Ему никто не ответил. Тимофея это, кажется, нисколько не тронуло. Он продолжал:
— А я-то сразу и не додумался, где бы мог быть Пашка. Оно-то по народному пословию так и выходит: где сука, там и кобеля ищи.
Полицаи заржали. Анка молча поднялась и вышла в горницу, плотно прикрыла за собой дверь.

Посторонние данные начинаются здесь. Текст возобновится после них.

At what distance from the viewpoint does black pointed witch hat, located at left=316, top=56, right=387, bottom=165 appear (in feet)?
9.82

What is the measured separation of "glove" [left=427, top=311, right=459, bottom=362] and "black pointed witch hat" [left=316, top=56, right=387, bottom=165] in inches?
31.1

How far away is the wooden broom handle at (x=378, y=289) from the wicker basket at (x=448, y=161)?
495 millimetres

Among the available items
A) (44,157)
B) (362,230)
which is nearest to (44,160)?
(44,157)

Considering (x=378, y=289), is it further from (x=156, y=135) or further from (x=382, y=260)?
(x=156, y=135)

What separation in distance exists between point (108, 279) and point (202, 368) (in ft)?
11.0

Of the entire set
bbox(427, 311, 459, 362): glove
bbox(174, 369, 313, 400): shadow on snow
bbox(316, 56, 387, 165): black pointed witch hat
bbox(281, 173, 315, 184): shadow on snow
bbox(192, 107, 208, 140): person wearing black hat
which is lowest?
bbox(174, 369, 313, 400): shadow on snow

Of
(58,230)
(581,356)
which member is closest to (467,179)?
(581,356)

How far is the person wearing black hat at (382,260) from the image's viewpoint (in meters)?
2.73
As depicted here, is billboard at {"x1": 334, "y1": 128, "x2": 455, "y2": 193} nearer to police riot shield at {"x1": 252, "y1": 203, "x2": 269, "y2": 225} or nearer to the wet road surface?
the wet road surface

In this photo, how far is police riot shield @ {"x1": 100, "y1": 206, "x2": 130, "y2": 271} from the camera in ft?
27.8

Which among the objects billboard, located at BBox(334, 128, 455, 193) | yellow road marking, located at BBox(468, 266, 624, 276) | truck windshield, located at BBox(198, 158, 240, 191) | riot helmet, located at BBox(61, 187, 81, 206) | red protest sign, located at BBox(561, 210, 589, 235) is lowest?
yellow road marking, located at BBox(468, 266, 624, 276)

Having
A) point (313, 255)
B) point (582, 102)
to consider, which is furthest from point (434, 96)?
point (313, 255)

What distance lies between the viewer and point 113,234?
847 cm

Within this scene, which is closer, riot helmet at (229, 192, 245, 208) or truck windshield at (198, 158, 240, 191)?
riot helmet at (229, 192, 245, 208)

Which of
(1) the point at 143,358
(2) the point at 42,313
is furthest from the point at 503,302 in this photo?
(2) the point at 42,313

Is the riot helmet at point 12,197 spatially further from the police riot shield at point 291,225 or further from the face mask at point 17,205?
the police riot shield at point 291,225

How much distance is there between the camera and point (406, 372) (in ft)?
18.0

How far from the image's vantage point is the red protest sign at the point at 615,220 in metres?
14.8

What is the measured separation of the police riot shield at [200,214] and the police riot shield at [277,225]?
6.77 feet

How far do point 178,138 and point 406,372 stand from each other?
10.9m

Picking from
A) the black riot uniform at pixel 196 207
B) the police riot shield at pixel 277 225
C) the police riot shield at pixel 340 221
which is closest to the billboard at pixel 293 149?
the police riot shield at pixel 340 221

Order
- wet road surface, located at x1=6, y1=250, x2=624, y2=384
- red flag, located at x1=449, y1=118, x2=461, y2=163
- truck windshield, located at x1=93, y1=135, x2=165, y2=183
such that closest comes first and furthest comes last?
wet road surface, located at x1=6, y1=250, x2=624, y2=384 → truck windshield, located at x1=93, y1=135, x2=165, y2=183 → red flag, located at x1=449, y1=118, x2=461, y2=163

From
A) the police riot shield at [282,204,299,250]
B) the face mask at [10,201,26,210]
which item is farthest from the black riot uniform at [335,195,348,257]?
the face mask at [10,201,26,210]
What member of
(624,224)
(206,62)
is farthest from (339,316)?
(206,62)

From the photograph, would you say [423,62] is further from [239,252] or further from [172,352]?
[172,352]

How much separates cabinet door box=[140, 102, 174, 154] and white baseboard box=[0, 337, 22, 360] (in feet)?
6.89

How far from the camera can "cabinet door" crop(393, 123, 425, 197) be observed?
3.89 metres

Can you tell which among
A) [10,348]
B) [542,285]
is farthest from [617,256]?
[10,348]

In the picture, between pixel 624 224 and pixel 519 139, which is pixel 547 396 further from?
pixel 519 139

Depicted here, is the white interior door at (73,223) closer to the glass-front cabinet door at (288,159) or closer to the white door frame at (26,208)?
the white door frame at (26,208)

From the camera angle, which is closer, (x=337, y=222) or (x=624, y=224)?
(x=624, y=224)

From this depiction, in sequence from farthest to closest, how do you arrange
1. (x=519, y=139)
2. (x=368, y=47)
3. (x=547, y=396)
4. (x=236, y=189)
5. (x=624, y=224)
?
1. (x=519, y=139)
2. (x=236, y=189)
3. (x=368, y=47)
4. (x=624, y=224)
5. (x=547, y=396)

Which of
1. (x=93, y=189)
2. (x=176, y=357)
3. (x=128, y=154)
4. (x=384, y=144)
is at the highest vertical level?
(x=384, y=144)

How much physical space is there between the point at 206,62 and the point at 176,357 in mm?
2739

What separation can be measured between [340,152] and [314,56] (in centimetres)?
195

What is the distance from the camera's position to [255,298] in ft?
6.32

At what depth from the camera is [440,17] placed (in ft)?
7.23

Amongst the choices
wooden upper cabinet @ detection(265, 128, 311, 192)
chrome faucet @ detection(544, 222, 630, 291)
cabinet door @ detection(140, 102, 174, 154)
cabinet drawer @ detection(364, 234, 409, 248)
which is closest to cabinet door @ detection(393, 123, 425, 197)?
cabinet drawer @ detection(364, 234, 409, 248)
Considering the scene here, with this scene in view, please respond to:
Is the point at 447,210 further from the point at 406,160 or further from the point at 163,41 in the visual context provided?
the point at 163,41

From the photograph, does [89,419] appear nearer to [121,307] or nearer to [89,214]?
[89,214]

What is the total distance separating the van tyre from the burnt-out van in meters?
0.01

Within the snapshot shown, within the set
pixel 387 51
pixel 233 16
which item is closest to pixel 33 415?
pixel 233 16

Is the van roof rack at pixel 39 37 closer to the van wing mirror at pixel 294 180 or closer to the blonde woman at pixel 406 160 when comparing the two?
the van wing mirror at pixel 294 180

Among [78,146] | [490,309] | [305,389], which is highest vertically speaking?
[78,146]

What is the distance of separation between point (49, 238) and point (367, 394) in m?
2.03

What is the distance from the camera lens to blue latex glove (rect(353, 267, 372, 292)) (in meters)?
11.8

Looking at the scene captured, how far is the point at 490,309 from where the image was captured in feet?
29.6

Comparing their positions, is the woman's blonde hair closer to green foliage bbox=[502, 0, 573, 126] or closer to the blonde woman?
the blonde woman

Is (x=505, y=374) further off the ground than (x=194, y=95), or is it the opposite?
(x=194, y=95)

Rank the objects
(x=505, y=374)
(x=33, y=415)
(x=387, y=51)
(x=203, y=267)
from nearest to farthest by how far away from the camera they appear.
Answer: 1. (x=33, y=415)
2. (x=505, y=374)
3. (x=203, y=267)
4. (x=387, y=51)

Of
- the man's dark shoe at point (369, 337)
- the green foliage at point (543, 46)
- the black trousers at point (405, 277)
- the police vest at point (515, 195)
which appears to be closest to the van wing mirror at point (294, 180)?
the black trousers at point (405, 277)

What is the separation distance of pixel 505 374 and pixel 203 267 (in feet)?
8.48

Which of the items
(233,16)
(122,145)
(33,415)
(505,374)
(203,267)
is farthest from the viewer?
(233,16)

— Здорово ты, батя, рубанул, — захохотал Павел. — Правду-матку рубанул. Что сука, то сука.
Тимофей посмотрел на чайник и объедки, покосился на Павла.
— Пируем, атаман? Уж не по мне ли поминки справляешь? Рано.
— Что ты, батя. Просто так выпиваем. Хочешь самогону? Налей ему, — кивнул он полицаю.
Тимофей оттолкнул кружку, наполненную самогоном, и она со звоном полетела на пол, лужей растеклась вонючая жидкость.
— Не нуждаюсь в твоем угощении!
— Тише, батя, тихонечко. Я такой же злючий, как и ты. Зачем пришел? Буянить?
— Нет… не затем… — задыхаясь, сказал срывающимся голосом Тимофей, уже не владея собой. — Не затем.